Resume the passage on competitor analysis of landing pages, picking up after its final line.

## start PAGE EXCERPT

She writes the copy to emphasize what her brand offers as it relates to what the customer needs. Sometimes, she visualizes the relationships and pinpoints gaps using a Venn diagram.
But she still relies on quantitative data, too. “I measure the effectiveness of my copy by analyzing the bounce rate, time spent on the page, scroll rate, and conversion rate,” Shayla says.
8. Write a connection-focused message
Dom Kent, director of content marketing at Mio, interviews Oliver Meakings of Roast My Landing Page about tips that make a great landing page for marketing a product. Among their recommendations:
- Know your customer persona. Don’t try to address multiple audiences or products on one page. Create a page for each of your solutions or personas.
- Collect customer feedback. What are they saying? What do they need? What are their pain points?
- Write with empathy. Let them know you feel their pain, agitate this, and introduce your product as the solution.
- Add social proof. Tell your audience why they should buy from you and not your competitors. Use customer reviews, testimonials, case studies, and client logos to build trust and credibility.
In this example, HubSpot uses its total customer numbers, including country locations, along with well-known brand names to establish credibility with landing-page visitors:
Use these quantitative and qualitative checklists
All this advice for a competitor analysis of landing pages can be summarized into these two checklists – a quantitative one and a qualitative one.
You will work most efficiently by tackling the quantitative list first. Analyze your competitors’ metrics – the numbers potentially affecting landing page traffic and sales. Claire, Rebekah, and Nick share this tracking list:
- Quantity of keywords the competitor ranks for
- Estimated organic search traffic to the page
- Domain authority of site
- Quantity of internal links pointing to the ranking pages
- Backlinks or external links pointing to the ranking pages
- SERP rankings
- Keywords targeted (PPC campaigns or organic)

## end PAGE EXCERPT
## start PROVIDED DATA

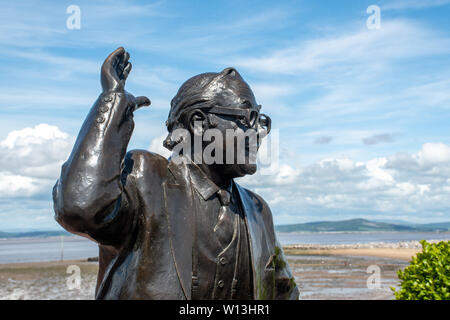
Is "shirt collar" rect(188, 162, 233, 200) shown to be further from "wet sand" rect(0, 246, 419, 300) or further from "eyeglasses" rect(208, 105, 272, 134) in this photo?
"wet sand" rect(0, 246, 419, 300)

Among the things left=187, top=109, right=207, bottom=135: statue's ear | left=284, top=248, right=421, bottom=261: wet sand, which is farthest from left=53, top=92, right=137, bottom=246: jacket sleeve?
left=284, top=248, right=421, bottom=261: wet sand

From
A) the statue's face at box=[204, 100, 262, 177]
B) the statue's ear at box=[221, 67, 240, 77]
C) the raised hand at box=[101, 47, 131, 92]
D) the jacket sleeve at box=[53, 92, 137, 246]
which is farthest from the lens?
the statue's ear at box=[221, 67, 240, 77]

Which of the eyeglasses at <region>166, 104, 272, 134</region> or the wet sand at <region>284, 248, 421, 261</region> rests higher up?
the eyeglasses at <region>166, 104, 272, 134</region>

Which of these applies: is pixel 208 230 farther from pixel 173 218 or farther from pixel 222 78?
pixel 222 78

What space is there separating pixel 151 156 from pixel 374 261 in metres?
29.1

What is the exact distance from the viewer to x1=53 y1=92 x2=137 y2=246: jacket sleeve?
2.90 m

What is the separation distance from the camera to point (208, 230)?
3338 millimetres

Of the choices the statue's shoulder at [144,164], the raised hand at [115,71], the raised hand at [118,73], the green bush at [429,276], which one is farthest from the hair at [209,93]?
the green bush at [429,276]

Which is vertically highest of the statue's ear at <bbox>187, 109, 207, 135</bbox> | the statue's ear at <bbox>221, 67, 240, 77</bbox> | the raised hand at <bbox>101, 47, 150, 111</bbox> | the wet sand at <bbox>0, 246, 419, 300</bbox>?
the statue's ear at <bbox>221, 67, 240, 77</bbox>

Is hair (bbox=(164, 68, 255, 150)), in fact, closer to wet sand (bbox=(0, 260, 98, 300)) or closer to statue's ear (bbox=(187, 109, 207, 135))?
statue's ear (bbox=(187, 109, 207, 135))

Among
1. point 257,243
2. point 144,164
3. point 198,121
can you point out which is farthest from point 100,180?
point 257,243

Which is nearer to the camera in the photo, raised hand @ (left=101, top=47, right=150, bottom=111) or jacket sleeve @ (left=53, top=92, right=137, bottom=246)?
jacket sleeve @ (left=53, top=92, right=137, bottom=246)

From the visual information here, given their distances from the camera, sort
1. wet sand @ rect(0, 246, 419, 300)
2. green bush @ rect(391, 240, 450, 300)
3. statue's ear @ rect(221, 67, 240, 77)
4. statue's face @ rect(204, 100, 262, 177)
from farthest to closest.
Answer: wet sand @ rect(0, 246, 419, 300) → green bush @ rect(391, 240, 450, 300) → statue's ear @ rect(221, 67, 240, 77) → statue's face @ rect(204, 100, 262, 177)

## end PROVIDED DATA

TASK OUTPUT:
- Share of voice – awareness of the competitor’s brand and engagement in the market
- A/B testing use
- Organic vs. paid traffic percentages
- Visit duration/time on page
- Pages per visit
- Visitor demographics
Now that you have the data to know which competitors’ landing pages are likely most successful, you can scrutinize the details of those pages. To simplify this qualitative competitor analysis, use this checklist from Claire and Rebekah:
- What CTAs are they using? Where do they appear?
- How is the page laid out?
- What creative assets are used? How?
- Does the page use reviews, testimonials, or other social proof? Are they shared as images, text, or videos? Are words or concepts repeated in the reviews?
- What about the user experience sticks out as inconvenient or clunky?
- What makes the user experience great?
- What languages, colors, and fonts are they using? Do those differ with their CTAs?
- Are they using tools to entice more conversions?
- What is the price of the product or service being sold?
- When and how do they discuss the price?
- What statistics or data are used to indicate the demand for this product or service?
- How long is the text-based content? Does it feel overwhelming or just right?
Creating a landing page requires in-depth competitor analysis, qualitative data, valuable content, and a smooth user experience.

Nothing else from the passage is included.